[Opening EXCERPT PROVIDED section]

I just finished reading Nexhuman by Francesco Verso, wow, what a book!  A gripping (and maybe creepy?) plotline, a future built around so many “what if” questions, discussion of the unintended consequences of uploading our minds into robot bodies,  this book is like a keystone for so much other science fiction that I’ve read. Lots of hard science questions and possible answers presented in a social scifi / coming of age / doomed romance (maybe they are doomed?) novel that doesn’t shy away from visceral violence. Still thinking about it and putting my thoughts together, and I will probably have to read portions of the book again before writing a review.   Anyway, if you’re looking for something different and smart, something that puts the pieces together, keep your eye out for Nexhuman, out in August from Apex Books. Full review coming soon, when I’m able to talk about this book in coherent sentences.

Needing something a little easier on the gut, I picked up Shadows Over London, by Christian Klaver.  He’s famous for his Supernatural Sherlock Holmes novellas, and I’ve had this Victorian urban fantasy on my shelf for a while.  Christian is a super nice guy, and it’s been too long since I read something of his. 70 or so pages in, and I’m up to my eyeballs in the Seelie Court, the Unseelie Court, a stained glass prison, four siblings who give me some super happy The Lion, The Witch, and The Wardrobe vibes, and way too many cats.  Kinda worried now that this isn’t a happy little Victorian urban fantasy with faeries, kinda thinking there is plenty of violence and death in these pages?  And sorta wanna reread Emma Bull’s War for the Oaks all of a sudden.

[Closing EXCERPT PROVIDED section]

REQUIRED TASKS>
[a] Answer these from the reading notes on Nexhuman and Shadows Over London:
(i) Which publisher is releasing Nexhuman, and in what month?
(ii) What series is Christian Klaver famous for?
(iii) Which Emma Bull novel does the writer suddenly want to reread?
[b] Extend the reading notes on Nexhuman and Shadows Over London beyond their final sentence, keeping the same casual first-person voice.

[Opening DATA SEGMENT section]

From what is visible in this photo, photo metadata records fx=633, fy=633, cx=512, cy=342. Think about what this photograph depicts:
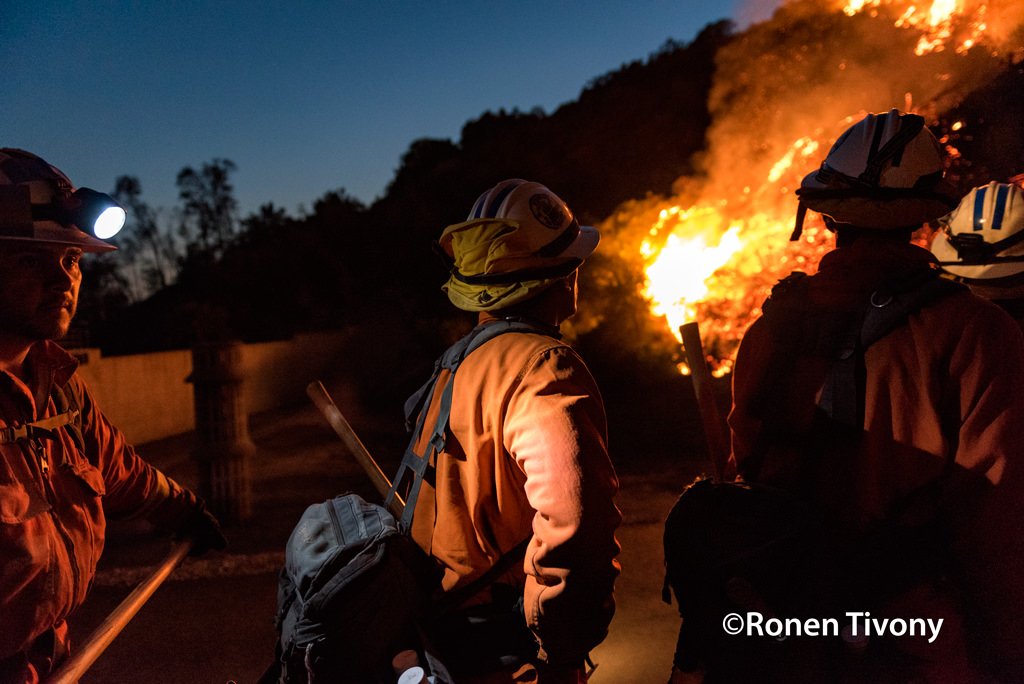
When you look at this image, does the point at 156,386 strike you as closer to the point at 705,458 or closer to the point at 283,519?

[Closing DATA SEGMENT section]

ANSWERS BELOW>
[a]
(i) Apex Books, in August.
(ii) His Supernatural Sherlock Holmes novellas.
(iii) War for the Oaks.

[b]
On the short fiction front,  I found my way to Cat Pictures Please, (Clarkesworld) by Naomi Kritzer, and Fandom for Robots, (Uncanny) by Vina Jie-Min Prasad.  Stories told by sentient AIs? I can’t get enough of it!  A robot figuring out how to act like a human, how to understand all the weird shit humans do. . . it helps me feel normal that sometimes even I don’t understand the weird shit humans do.   You should go read those short stories I linked to. Each one is a five minute read, but they are so good you will wish they were longer. It’s ok, you can read them again.

 

I promised you pigs and jellyfish princesses, didn’t I.  Pigs first! If you are as obsessed with Fullmetal Alchemist as I am (omg, did you see? They are releasing hardcover editions!  Goodbye $300!), then you know the creator behind that series, Hiromu Arakawa, has another manga series called Silver Spoon.  Silver Spoon is just a high school slice of life story – no magic, no fantasy, nothing supernatural. All these students are at an agricultural high school, many of them are expected to take over their family’s farms and agro-businesses. The main character is a city boy, and he chose this school to get as far away from his overbearing parents as possible. He doesn’t know the first thing about chickens or horses or pigs, and he finds himself fascinated by understanding more about where our food comes from.   

 

So much food and animal science, I love it!!! This is a great manga if you don’t think you like manga. It has ZERO annoying tropes, great characters, excellent art, and food science! Like why you need to age pork for a few days.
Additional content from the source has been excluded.